2

From what I've read, the main advantage of the EM algorithm is that the expectation step can be expressed in closed form giving a deterministic answer and thus 0 variance.

What's the rationale then behind MCEM (Monte Carlo EM) methods [1] which use sampling to calculate the E-step? Specifically, is there a theoretical/empirical evidence that MCEM gives lower variance than just doing sampling on the full likelihood or are there some other advantages of the EM algorithm that come into play here?

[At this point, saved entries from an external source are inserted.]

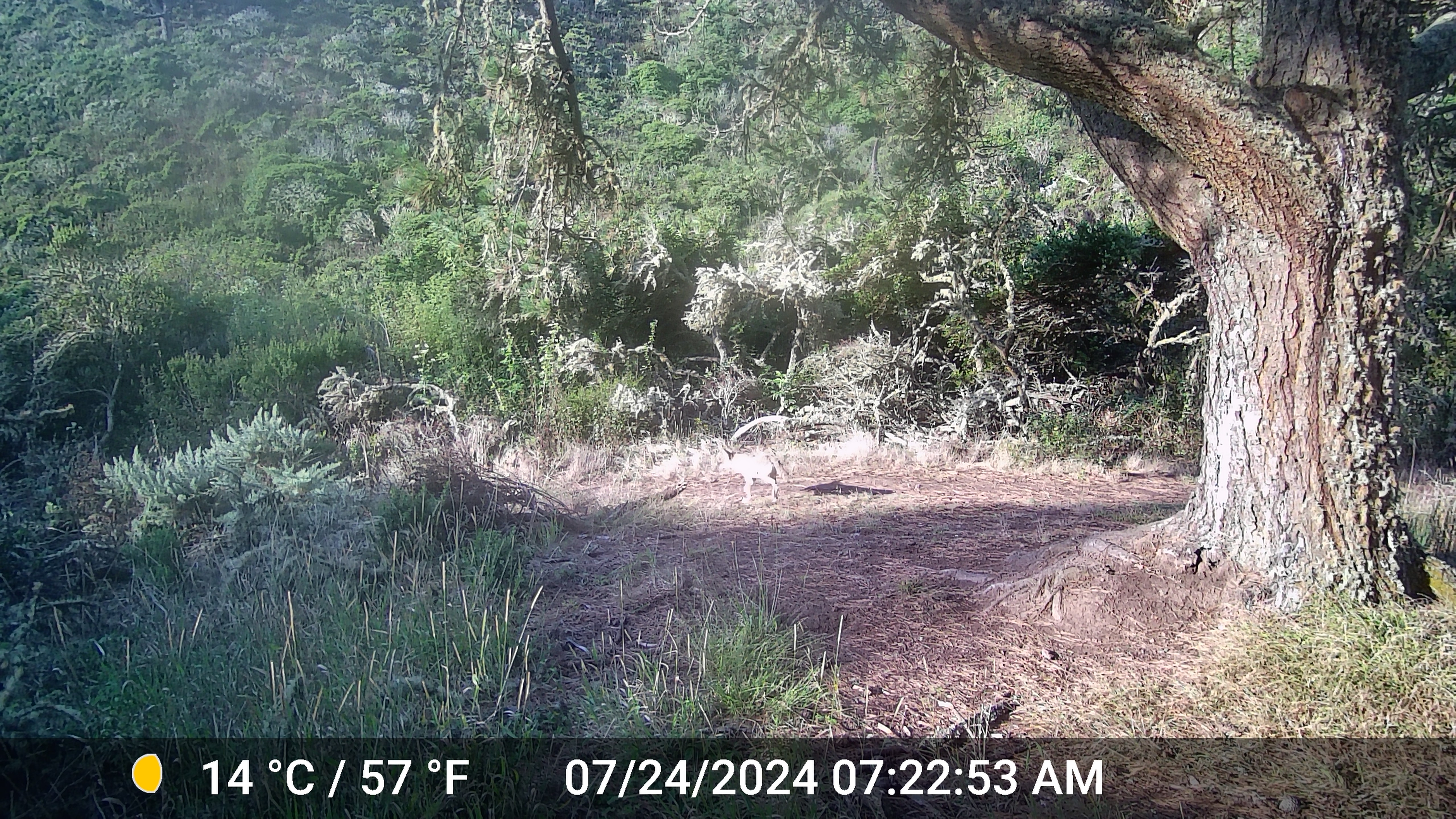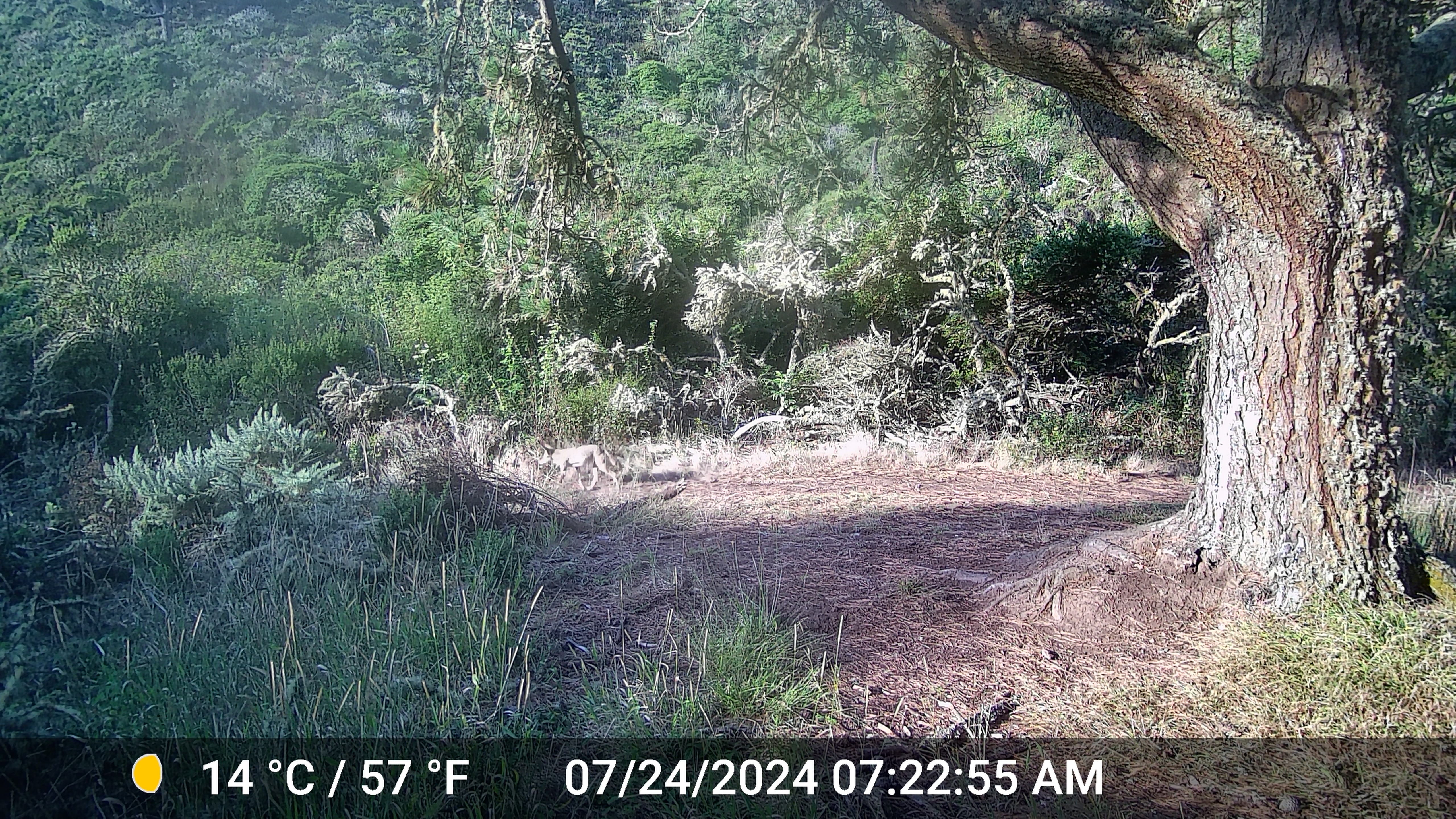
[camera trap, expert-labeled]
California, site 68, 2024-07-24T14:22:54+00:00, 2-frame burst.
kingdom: Animalia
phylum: Chordata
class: Mammalia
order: Carnivora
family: Canidae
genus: Canis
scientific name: Canis latrans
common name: coyote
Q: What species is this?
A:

[1] http://www.biostat.jhsph.edu/~rpeng/biostat778/papers/wei-tanner-1990.pdf

Edit: To clarify, I mean that if you have the likelihood $\log \sum_z p(y|x)$, $z$ being latent, then one option is to use EM (or MCEM if your approximating distribution cannot give you a closed form). The other way I can see is to estimate the sum directly via sampling. So my question is if you're using sampling anyway, why use MCEM over directly integrating the likelihood.

Edit 2: Replaced MCMC with sampling which is what I had in mind -- got the names confused, sorry.

Opt
  • 737
  • 4
  • 11

1 Answers1

1

To answer you question very literally, MCEM and MCMC are algorithms used to solve different problems. MCEM maximizes a likelihood function (or posterior probability in the case of MAP estimates), while MCMC integrates over a posterior distribution.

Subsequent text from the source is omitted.